As a concrete example, I once worked with a group that used an internal, automatically generated database primary key as an identifier for reagents in the lab. This worked great until a software upgrade forced a dump and re-population of the database. The internal database identifier no longer matched the labels pasted on tubes in the lab. The identifiers' double function of reagent name and internal database key were at odds.

So, how do you come up with a good identifier? As a bioinformatician, I know that having unique, unambiguous identifiers is of the utmost importance and the best way to achieve this is through a simple, incremental naming system with no additional encumbrances. As a pragmatist, I know that an identifier that is this anonymous requires the user to do some sort of look-up to know anything useful, and until augmented reality becomes mainstream, this will be a problem.

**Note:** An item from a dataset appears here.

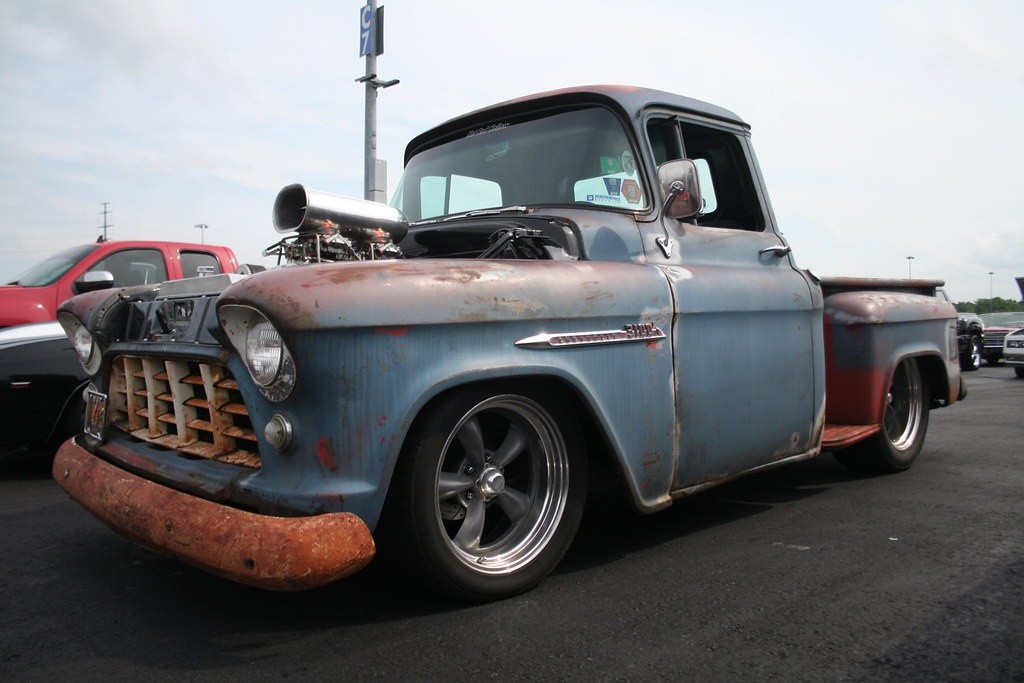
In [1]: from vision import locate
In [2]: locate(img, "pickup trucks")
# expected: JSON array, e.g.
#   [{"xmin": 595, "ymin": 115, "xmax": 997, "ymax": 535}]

In general, I try to stick to the follow rules:
  1. Begin with a short prefix (2-5 letters). The sole purpose of the prefix is to clearly distinguish what type of object is being identified. Examples in the wild include "rs" (SNPs in dbSNP), "ENST" (transcript at Ensembl), etc
  2. Follow with a simple, incremental integer. Do not pad with 0's to make the identifiers a constant width. It may look pretty, but people are bad at counting 0's and you've capped the number of identifiers at your disposal. Do not get into a habit of trying to always start a new day's experiment at a thousand or similar. You're starting to overload your identifier.
  3. If you must use versioning and won't settle for just taking the next available ID, do it just once using a simple decimal point followed by an integer. Decide to do this from the start even if it's not obvious you need it.
  4. If your user demands more, make a deal with them. Stick with identifiers as above, but where space, time and convenience allow, let the user to come up with a small amount of information that will make their lives easier. Include this when labels are printed, identifiers are shown on web pages, etc. The key here is the user's data doesn't have to be unique or even well thought out. It's your simple ID that's important.
Have your own rules? Would love to hear them!